Ils sont ensuite pris en charge par l'Aide Sociale à l'Enfance (ASE) de Seine-Saint-Denis dans le cadre d'une ordonnance de placement provisoire et confiés à des familles d'accueil volontaires sélectionnées par l'ASE. Le juge pour enfants a ensuite dix jours pour organiser une première audience en présence des avocats, des enfants, des éducateurs et des parents (lorsque ces derniers sont sur le sol français). L'objectif étant de statuer sur leur avenir et de faire un point sur leur intégration. Une mesure judiciaire d'investigation éducative (MJIE) est ensuite ordonnée par les magistrats dans le but de creuser l'histoire familiale des enfants et de déterminer la suite (s'ils pourront être confiés à des parents proches, etc.).
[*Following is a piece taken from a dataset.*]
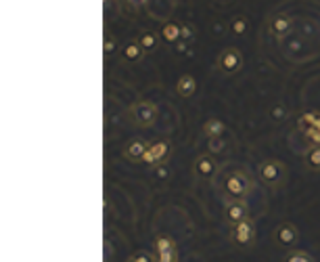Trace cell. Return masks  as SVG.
<instances>
[{"mask_svg": "<svg viewBox=\"0 0 320 262\" xmlns=\"http://www.w3.org/2000/svg\"><path fill=\"white\" fill-rule=\"evenodd\" d=\"M224 195L226 199H245L253 191V181L243 170H234L224 178Z\"/></svg>", "mask_w": 320, "mask_h": 262, "instance_id": "obj_1", "label": "cell"}, {"mask_svg": "<svg viewBox=\"0 0 320 262\" xmlns=\"http://www.w3.org/2000/svg\"><path fill=\"white\" fill-rule=\"evenodd\" d=\"M297 128L303 134V141L308 147H320V114L305 112L297 120Z\"/></svg>", "mask_w": 320, "mask_h": 262, "instance_id": "obj_2", "label": "cell"}, {"mask_svg": "<svg viewBox=\"0 0 320 262\" xmlns=\"http://www.w3.org/2000/svg\"><path fill=\"white\" fill-rule=\"evenodd\" d=\"M130 116H132V122L136 124V126L151 128L159 118V109L153 101H136L130 107Z\"/></svg>", "mask_w": 320, "mask_h": 262, "instance_id": "obj_3", "label": "cell"}, {"mask_svg": "<svg viewBox=\"0 0 320 262\" xmlns=\"http://www.w3.org/2000/svg\"><path fill=\"white\" fill-rule=\"evenodd\" d=\"M216 67H218V72L220 74H224V76H234V74H239L241 72V67H243V55L239 48H224L220 55H218V59H216Z\"/></svg>", "mask_w": 320, "mask_h": 262, "instance_id": "obj_4", "label": "cell"}, {"mask_svg": "<svg viewBox=\"0 0 320 262\" xmlns=\"http://www.w3.org/2000/svg\"><path fill=\"white\" fill-rule=\"evenodd\" d=\"M255 235H258V231H255V223L251 218H245L241 223L230 225V237L239 247H251L255 243Z\"/></svg>", "mask_w": 320, "mask_h": 262, "instance_id": "obj_5", "label": "cell"}, {"mask_svg": "<svg viewBox=\"0 0 320 262\" xmlns=\"http://www.w3.org/2000/svg\"><path fill=\"white\" fill-rule=\"evenodd\" d=\"M153 258L155 262H178V245L170 235H157L153 239Z\"/></svg>", "mask_w": 320, "mask_h": 262, "instance_id": "obj_6", "label": "cell"}, {"mask_svg": "<svg viewBox=\"0 0 320 262\" xmlns=\"http://www.w3.org/2000/svg\"><path fill=\"white\" fill-rule=\"evenodd\" d=\"M258 176L262 183H266L270 187H278L285 178V166L278 160H266L258 166Z\"/></svg>", "mask_w": 320, "mask_h": 262, "instance_id": "obj_7", "label": "cell"}, {"mask_svg": "<svg viewBox=\"0 0 320 262\" xmlns=\"http://www.w3.org/2000/svg\"><path fill=\"white\" fill-rule=\"evenodd\" d=\"M170 153H172V147H170L168 141H153V143H149V147L145 151L143 164L157 168V166H161V164L168 162Z\"/></svg>", "mask_w": 320, "mask_h": 262, "instance_id": "obj_8", "label": "cell"}, {"mask_svg": "<svg viewBox=\"0 0 320 262\" xmlns=\"http://www.w3.org/2000/svg\"><path fill=\"white\" fill-rule=\"evenodd\" d=\"M272 239H274V243H276L278 247H283V250H289V247H293V245L297 243L299 233H297V229H295L293 225L283 223V225H278V227L274 229Z\"/></svg>", "mask_w": 320, "mask_h": 262, "instance_id": "obj_9", "label": "cell"}, {"mask_svg": "<svg viewBox=\"0 0 320 262\" xmlns=\"http://www.w3.org/2000/svg\"><path fill=\"white\" fill-rule=\"evenodd\" d=\"M224 218L228 220L230 225L234 223H241V220L249 218V208L245 199H228L224 205Z\"/></svg>", "mask_w": 320, "mask_h": 262, "instance_id": "obj_10", "label": "cell"}, {"mask_svg": "<svg viewBox=\"0 0 320 262\" xmlns=\"http://www.w3.org/2000/svg\"><path fill=\"white\" fill-rule=\"evenodd\" d=\"M293 30V19H291L287 13H278L270 19V34L276 38H285L287 34H291Z\"/></svg>", "mask_w": 320, "mask_h": 262, "instance_id": "obj_11", "label": "cell"}, {"mask_svg": "<svg viewBox=\"0 0 320 262\" xmlns=\"http://www.w3.org/2000/svg\"><path fill=\"white\" fill-rule=\"evenodd\" d=\"M195 174H197L199 178H212L214 174H216V160L212 158V155H207V153H203V155H199L197 160H195Z\"/></svg>", "mask_w": 320, "mask_h": 262, "instance_id": "obj_12", "label": "cell"}, {"mask_svg": "<svg viewBox=\"0 0 320 262\" xmlns=\"http://www.w3.org/2000/svg\"><path fill=\"white\" fill-rule=\"evenodd\" d=\"M147 147H149L147 141H143V139H132L126 147H123V158L130 160V162H143Z\"/></svg>", "mask_w": 320, "mask_h": 262, "instance_id": "obj_13", "label": "cell"}, {"mask_svg": "<svg viewBox=\"0 0 320 262\" xmlns=\"http://www.w3.org/2000/svg\"><path fill=\"white\" fill-rule=\"evenodd\" d=\"M197 92V80H195L190 74H182L176 80V94L182 96V99H188Z\"/></svg>", "mask_w": 320, "mask_h": 262, "instance_id": "obj_14", "label": "cell"}, {"mask_svg": "<svg viewBox=\"0 0 320 262\" xmlns=\"http://www.w3.org/2000/svg\"><path fill=\"white\" fill-rule=\"evenodd\" d=\"M159 36H161V40H163L165 44H176V42H180V40H182V25H178V23H174V21L163 23Z\"/></svg>", "mask_w": 320, "mask_h": 262, "instance_id": "obj_15", "label": "cell"}, {"mask_svg": "<svg viewBox=\"0 0 320 262\" xmlns=\"http://www.w3.org/2000/svg\"><path fill=\"white\" fill-rule=\"evenodd\" d=\"M201 130H203V134L207 136V139H222V134H224L226 126H224V122H222V120L210 118V120H205Z\"/></svg>", "mask_w": 320, "mask_h": 262, "instance_id": "obj_16", "label": "cell"}, {"mask_svg": "<svg viewBox=\"0 0 320 262\" xmlns=\"http://www.w3.org/2000/svg\"><path fill=\"white\" fill-rule=\"evenodd\" d=\"M145 55H147L145 48L138 42H128L126 46L121 48V57H123V61H128V63H138Z\"/></svg>", "mask_w": 320, "mask_h": 262, "instance_id": "obj_17", "label": "cell"}, {"mask_svg": "<svg viewBox=\"0 0 320 262\" xmlns=\"http://www.w3.org/2000/svg\"><path fill=\"white\" fill-rule=\"evenodd\" d=\"M159 40H161V36H157L155 32H151V30H145V32L138 34V40H136V42L145 48V53H153V50H157Z\"/></svg>", "mask_w": 320, "mask_h": 262, "instance_id": "obj_18", "label": "cell"}, {"mask_svg": "<svg viewBox=\"0 0 320 262\" xmlns=\"http://www.w3.org/2000/svg\"><path fill=\"white\" fill-rule=\"evenodd\" d=\"M305 166L310 170H320V147H308V151H305Z\"/></svg>", "mask_w": 320, "mask_h": 262, "instance_id": "obj_19", "label": "cell"}, {"mask_svg": "<svg viewBox=\"0 0 320 262\" xmlns=\"http://www.w3.org/2000/svg\"><path fill=\"white\" fill-rule=\"evenodd\" d=\"M249 30V21L245 19V17H234L232 21H230V32L234 34V36H243L245 32Z\"/></svg>", "mask_w": 320, "mask_h": 262, "instance_id": "obj_20", "label": "cell"}, {"mask_svg": "<svg viewBox=\"0 0 320 262\" xmlns=\"http://www.w3.org/2000/svg\"><path fill=\"white\" fill-rule=\"evenodd\" d=\"M126 262H155V258H153V252L138 250V252H134Z\"/></svg>", "mask_w": 320, "mask_h": 262, "instance_id": "obj_21", "label": "cell"}, {"mask_svg": "<svg viewBox=\"0 0 320 262\" xmlns=\"http://www.w3.org/2000/svg\"><path fill=\"white\" fill-rule=\"evenodd\" d=\"M285 262H312V256L308 252H291Z\"/></svg>", "mask_w": 320, "mask_h": 262, "instance_id": "obj_22", "label": "cell"}, {"mask_svg": "<svg viewBox=\"0 0 320 262\" xmlns=\"http://www.w3.org/2000/svg\"><path fill=\"white\" fill-rule=\"evenodd\" d=\"M193 38H195L193 27H190V25H186V23H182V40H184V42H190Z\"/></svg>", "mask_w": 320, "mask_h": 262, "instance_id": "obj_23", "label": "cell"}, {"mask_svg": "<svg viewBox=\"0 0 320 262\" xmlns=\"http://www.w3.org/2000/svg\"><path fill=\"white\" fill-rule=\"evenodd\" d=\"M210 149H212V151H216V153H218V151H222V149H224V143H222L220 139H210Z\"/></svg>", "mask_w": 320, "mask_h": 262, "instance_id": "obj_24", "label": "cell"}, {"mask_svg": "<svg viewBox=\"0 0 320 262\" xmlns=\"http://www.w3.org/2000/svg\"><path fill=\"white\" fill-rule=\"evenodd\" d=\"M285 116H287L285 107H276L274 112H272V118H274V120H285Z\"/></svg>", "mask_w": 320, "mask_h": 262, "instance_id": "obj_25", "label": "cell"}, {"mask_svg": "<svg viewBox=\"0 0 320 262\" xmlns=\"http://www.w3.org/2000/svg\"><path fill=\"white\" fill-rule=\"evenodd\" d=\"M174 46H176V53H188V50H186V48H188V42H184V40H180V42H176Z\"/></svg>", "mask_w": 320, "mask_h": 262, "instance_id": "obj_26", "label": "cell"}, {"mask_svg": "<svg viewBox=\"0 0 320 262\" xmlns=\"http://www.w3.org/2000/svg\"><path fill=\"white\" fill-rule=\"evenodd\" d=\"M128 5H130L132 9H141V7L147 5V0H128Z\"/></svg>", "mask_w": 320, "mask_h": 262, "instance_id": "obj_27", "label": "cell"}, {"mask_svg": "<svg viewBox=\"0 0 320 262\" xmlns=\"http://www.w3.org/2000/svg\"><path fill=\"white\" fill-rule=\"evenodd\" d=\"M157 168H159V170H157V176H159V178H163V176H168V170H163L161 166H157Z\"/></svg>", "mask_w": 320, "mask_h": 262, "instance_id": "obj_28", "label": "cell"}, {"mask_svg": "<svg viewBox=\"0 0 320 262\" xmlns=\"http://www.w3.org/2000/svg\"><path fill=\"white\" fill-rule=\"evenodd\" d=\"M220 3H228V0H220Z\"/></svg>", "mask_w": 320, "mask_h": 262, "instance_id": "obj_29", "label": "cell"}]
</instances>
Suivi psychologique et scolarisation

Ils sont également suivis psychologiquement avec des rendez-vous hebdomadaires chez le psy, comme l'explique une éducatrice de l'ASE au Parisien. Un investissement important en terme de temps et de personnel pour ces enfants qui bénéficient d'une attention particulière.
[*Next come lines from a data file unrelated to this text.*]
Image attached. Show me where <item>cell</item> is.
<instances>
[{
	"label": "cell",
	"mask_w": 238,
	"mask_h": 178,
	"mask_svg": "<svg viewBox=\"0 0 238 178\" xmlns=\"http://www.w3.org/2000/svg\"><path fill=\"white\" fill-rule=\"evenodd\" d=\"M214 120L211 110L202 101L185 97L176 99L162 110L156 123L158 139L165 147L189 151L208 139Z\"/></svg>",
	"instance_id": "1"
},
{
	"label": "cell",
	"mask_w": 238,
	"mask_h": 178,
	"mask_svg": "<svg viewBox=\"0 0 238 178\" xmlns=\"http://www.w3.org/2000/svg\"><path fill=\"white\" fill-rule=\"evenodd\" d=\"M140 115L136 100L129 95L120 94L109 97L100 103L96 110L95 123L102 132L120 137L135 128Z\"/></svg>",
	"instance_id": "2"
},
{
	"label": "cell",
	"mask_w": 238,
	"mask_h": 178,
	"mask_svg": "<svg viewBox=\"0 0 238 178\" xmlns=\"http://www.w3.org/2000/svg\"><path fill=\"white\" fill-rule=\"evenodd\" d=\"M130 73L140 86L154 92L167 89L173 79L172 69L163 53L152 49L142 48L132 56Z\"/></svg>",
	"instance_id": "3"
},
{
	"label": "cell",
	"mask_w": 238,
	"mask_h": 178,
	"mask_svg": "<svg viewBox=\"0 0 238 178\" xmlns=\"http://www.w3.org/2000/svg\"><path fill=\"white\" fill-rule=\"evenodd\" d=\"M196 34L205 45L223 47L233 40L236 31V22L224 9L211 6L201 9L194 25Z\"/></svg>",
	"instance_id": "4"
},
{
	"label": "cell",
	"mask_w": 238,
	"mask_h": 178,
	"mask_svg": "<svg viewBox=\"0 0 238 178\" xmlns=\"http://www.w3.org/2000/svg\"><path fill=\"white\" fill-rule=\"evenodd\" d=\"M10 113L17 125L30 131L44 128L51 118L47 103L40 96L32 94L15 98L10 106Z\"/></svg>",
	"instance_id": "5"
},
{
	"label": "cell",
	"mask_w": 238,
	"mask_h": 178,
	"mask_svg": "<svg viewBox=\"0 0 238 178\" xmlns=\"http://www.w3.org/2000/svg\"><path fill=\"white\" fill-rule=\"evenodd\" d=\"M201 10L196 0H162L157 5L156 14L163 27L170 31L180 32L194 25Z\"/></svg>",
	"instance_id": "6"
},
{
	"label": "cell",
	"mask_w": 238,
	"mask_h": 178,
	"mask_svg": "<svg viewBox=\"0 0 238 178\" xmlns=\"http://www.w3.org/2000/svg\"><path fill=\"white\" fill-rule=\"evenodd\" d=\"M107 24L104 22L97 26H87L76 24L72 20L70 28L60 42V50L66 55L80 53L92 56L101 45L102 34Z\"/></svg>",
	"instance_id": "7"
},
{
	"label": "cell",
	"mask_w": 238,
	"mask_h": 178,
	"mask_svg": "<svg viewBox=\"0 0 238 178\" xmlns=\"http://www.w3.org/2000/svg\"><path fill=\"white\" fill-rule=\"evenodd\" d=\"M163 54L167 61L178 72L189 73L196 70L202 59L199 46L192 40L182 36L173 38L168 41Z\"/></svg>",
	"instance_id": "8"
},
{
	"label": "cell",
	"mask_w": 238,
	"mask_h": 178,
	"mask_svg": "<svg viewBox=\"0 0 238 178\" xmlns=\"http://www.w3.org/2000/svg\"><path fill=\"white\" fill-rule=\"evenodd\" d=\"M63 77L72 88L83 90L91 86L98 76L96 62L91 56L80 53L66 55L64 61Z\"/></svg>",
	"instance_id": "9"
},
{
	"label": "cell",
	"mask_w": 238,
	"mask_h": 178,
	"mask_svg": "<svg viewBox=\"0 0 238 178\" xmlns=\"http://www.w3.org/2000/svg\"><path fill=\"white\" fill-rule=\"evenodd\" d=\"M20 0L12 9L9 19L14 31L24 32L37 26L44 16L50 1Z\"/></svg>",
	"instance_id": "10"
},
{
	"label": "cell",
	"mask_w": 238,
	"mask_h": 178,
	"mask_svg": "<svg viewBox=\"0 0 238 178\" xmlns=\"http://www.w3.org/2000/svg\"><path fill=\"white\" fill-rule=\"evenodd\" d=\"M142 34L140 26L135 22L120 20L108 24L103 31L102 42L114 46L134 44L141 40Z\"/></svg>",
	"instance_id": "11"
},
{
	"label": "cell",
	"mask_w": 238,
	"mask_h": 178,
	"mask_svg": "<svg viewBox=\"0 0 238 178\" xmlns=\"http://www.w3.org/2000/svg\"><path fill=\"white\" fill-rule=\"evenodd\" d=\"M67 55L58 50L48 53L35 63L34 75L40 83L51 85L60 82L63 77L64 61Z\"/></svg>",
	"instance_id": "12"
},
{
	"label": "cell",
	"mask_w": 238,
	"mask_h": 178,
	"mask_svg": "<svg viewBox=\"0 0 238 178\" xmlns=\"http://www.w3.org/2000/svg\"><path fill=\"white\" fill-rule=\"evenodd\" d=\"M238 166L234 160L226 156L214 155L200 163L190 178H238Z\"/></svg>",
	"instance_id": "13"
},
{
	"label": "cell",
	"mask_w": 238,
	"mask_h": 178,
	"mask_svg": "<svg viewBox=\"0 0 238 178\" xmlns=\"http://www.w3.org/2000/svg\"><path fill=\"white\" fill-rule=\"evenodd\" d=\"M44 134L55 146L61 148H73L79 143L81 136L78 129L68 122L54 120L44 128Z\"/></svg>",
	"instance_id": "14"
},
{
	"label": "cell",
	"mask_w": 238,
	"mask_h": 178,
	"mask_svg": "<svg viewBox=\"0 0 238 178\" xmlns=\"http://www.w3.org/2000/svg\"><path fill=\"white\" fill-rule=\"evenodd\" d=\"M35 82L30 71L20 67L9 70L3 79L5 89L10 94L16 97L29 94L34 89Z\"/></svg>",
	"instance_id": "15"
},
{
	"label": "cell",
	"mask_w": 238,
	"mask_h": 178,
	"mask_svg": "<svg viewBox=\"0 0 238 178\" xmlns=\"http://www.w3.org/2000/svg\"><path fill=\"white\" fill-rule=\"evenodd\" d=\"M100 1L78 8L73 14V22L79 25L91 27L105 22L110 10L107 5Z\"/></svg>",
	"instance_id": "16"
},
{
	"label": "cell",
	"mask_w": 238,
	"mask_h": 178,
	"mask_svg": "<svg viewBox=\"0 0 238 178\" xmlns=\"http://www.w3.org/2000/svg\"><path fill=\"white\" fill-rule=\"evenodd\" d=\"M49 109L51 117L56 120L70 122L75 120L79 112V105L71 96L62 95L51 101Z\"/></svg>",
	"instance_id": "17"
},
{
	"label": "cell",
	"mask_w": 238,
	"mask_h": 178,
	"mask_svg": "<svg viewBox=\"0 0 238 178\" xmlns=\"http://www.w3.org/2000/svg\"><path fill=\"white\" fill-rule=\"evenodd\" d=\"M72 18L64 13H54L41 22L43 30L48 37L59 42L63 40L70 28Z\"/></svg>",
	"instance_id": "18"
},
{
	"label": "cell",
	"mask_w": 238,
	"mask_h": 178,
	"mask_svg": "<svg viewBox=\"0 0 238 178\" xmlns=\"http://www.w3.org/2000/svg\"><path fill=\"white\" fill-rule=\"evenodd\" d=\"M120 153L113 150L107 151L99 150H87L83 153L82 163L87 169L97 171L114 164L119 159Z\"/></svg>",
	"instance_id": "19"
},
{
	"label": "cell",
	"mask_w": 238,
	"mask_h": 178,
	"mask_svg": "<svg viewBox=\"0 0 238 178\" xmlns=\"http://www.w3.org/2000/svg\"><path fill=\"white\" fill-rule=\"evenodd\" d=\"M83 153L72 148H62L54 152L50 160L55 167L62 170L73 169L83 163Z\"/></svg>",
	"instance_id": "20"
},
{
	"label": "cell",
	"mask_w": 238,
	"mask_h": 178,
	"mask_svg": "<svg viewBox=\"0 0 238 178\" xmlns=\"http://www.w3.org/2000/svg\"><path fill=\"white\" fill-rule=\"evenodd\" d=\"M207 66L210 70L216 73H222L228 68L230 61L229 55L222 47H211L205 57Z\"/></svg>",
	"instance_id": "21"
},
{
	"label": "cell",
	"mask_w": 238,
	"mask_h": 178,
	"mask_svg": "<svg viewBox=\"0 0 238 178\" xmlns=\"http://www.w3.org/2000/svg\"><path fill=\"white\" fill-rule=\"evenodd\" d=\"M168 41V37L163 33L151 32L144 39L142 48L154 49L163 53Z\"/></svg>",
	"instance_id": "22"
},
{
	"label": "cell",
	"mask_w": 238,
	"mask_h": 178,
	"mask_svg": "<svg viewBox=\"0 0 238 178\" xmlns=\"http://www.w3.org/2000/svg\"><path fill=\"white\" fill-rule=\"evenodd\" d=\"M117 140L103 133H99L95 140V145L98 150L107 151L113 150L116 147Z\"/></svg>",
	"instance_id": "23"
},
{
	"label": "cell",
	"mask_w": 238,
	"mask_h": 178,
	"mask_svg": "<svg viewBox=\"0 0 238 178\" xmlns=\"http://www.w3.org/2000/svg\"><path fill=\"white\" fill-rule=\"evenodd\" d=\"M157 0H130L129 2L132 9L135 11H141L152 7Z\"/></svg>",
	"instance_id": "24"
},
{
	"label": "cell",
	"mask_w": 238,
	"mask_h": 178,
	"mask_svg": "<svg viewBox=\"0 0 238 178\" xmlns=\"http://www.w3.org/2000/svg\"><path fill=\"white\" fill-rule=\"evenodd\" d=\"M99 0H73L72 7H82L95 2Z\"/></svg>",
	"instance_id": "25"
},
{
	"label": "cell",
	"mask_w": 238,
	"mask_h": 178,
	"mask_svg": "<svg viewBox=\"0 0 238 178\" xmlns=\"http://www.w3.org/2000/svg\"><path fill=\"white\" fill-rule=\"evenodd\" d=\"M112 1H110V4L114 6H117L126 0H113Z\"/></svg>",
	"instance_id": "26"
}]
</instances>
La priorité est également de scolariser rapidement ces mineurs. Comme l'expliquent nos confrères, l'Education nationale est mise au courant de la situation du nouvel élève, mais c'est à lui que revient la décision d'en parler, ou non, à ses camarades.

Si des réticences ont été exprimées par l'exécutif concernant le rapatriement d'enfants de jihadistes français détenus en Syrie, la Commission nationale consultative des droits de l'homme (CNCDH) et le Défenseur des droits ont récemment interpellé le gouvernement à ce sujet. Expliquant que "le meilleur moyen de préserver la sécurité des Français est de tout mettre en oeuvre pour garantir la réinsertion sociale de ces enfants".

Le président de la CNCDH a jugé "insuffisante" la politique du cas par cas mise en place par le gouvernement, assurant qu'"il incombe à l'Etat de protéger ses ressortissants, en particulier les enfants en bas âge et ceux qui ont été touchés par des conflits armés".